DUBLIN (Reuters) – Russia’s security service said on Thursday that a border post in the Bryansk region had been fired at with mortars from Ukraine in the latest of a series of reported cross-border attacks that Moscow has said may trigger an escalation of the conflict.
No one was injured in the incident but some vehicles were damaged, a spokesman for Russia’s FSB security service told state television.
Ukraine’s defence ministry and military did not immediately respond to requests for comment.
Ukrainian interior ministry adviser Anton Herashchenko said in a post on the Telegram messaging service that something “fell and caught fire” at a military facility in Bryansk near the border.
The post mocked Russia for immediately blaming Ukraine, but did not explicitly deny Ukraine was responsible.
Russia has reported a series of attacks on border areas by Ukrainian forces in recent weeks, including by a strike on a fuel depot in the city of Belgorod earlier this month.
On Wednesday Russia’s defence ministry said the continuation of “sabotage and attacks” by Ukrainian forces could trigger strikes on Kyiv.
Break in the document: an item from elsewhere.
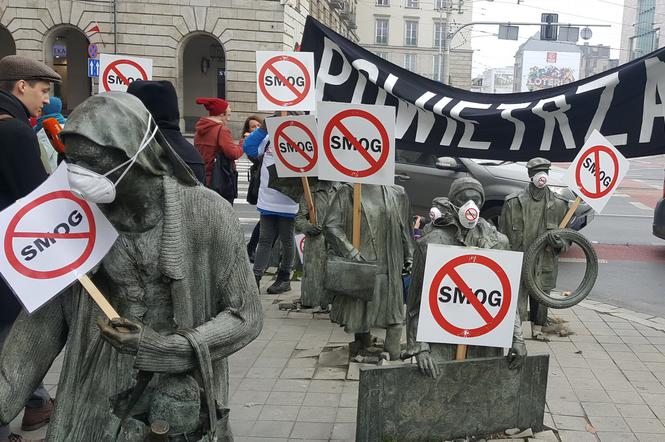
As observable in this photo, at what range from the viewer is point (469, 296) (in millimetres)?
3871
“If such incidents continue, then consequence from the armed forces of the Russian Federation will be attacks on decision making centres, including in Kyiv, which the Russian army has refrained from to date,” the defence ministry said.
Authorities in four Russian regions bordering Ukraine and in Russian-controlled Crimea announced they were stepping up security measures on Monday over what they said were “possible provocations” from the Ukrainian side.
After the mortar attack, a number of schools in the area closed, Russia’s TASS news agency reported.
Moscow’s incursion into Ukraine, the biggest attack on a European state since 1945, has seen more than 4.6 million people flee abroad, killed or wounded thousands and left Russia increasingly isolated on the world stage.
The Kremlin says it launched a “special military operation” to demilitarise and “denazify” Ukraine. Kyiv and its Western allies reject that as a false pretext for an unprovoked attack.